O que se espera —
Por favor, responda a estas perguntas com base no texto sobre testes genéticos:
1. Quantos testes genéticos têm registro nos EUA?
2. Quanto um indivíduo pagava pelo carro-chefe da 23andMe?
3. Em que ano a FDA anunciou a expansão de sua regulação?

Trecho —
+ + +

A título de comparação, já que não existem dados no país, os EUA têm registro de mais de 14 mil testes genéticos. A maioria dos laboratórios brasileiros faz exames para diagnosticar doenças, principalmente síndromes genéticas raras, mas vêm ganhando espaço os chamados preditivos.

Ou seja, pela análise dos genes, eles medem as chances de um indivíduo desenvolver problemas à frente. Quase como uma bola de cristal. Quase, porque especialistas enfatizam os poréns.

– Seus genes não precisam ser o seu destino, porque os hábitos e o ambiente influenciam. O dado ajuda na prevenção – diz Lia Kubelka, diretora clínica do Laboratório Biogenetika.

BASTA UMA AMOSTRA DE SALIVA

Além disso, trata-se de um exame, não um produto, ressalta Lia. Foi por isso que a empresa americana 23andMe – mais popular em testes genéticos – parou de oferecer seu carro-chefe: qualquer indivíduo pagava US$ 99 e recebia informações detalhadas, desde riscos de doenças até a origem de seus ancestrais. O empresário Marco Gomes, numa viagem, conseguiu fazê-lo.

– Minha esposa fez porque é hipocondríaca. Eu fiz por curiosidade. Basta uma amostra de saliva para receber um relatório completo. Descobri que tenho performance muscular de velocista, não tenho genes de calvície, um alívio, mas tenho risco de câncer de intestino – comentou Gomes. – Não levo tão a sério, só procuro me cuidar mais.

Nos EUA, o tema é bastante debatido, enquanto aqui ele engatinha. A FDA, que regula os testes no país, vinha controlando os laboratórios, mas não necessariamente a eficácia dos exames. Para tapar o buraco, em 2010 a agência anunciou a expansão de sua regulação, medida ainda em curso. Uma das ações foi exatamente a interrupção do serviço da 23andMe, que já anunciava planos até na televisão.

No Brasil, a Agência Nacional de Vigilância Sanitária (Anvisa) faz algo parecido: regulamenta os produtos do teste, mas o procedimento, segundo ela, fica a cargo de outros órgãos, como o Conselho Federal de Medicina. Mas a referência do conselho ao tema é apenas o Código de Ética, que impõe ao médico o zelo pelos dados genéticos de seus pacientes.

+ + +

Dados coletados —
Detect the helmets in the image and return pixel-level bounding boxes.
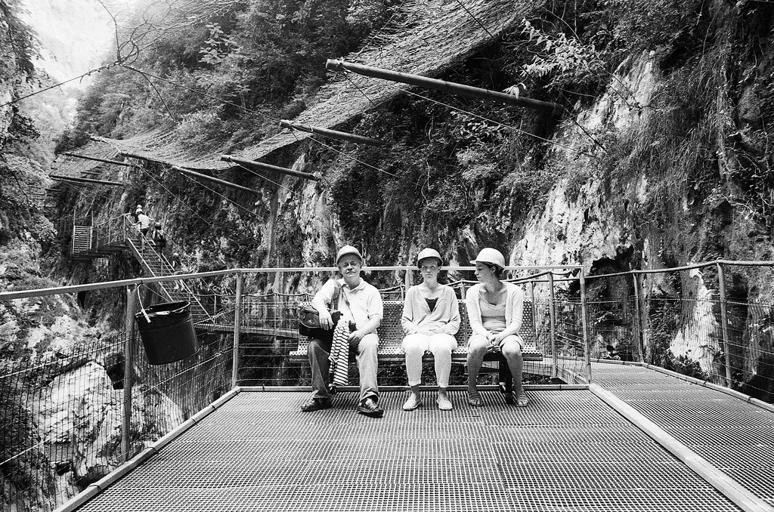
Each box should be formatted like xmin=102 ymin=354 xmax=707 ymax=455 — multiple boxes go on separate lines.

+ + +

Resultado da tarefa —
1. Mais de 14 mil.
2. US$ 99.
3. Em 2010.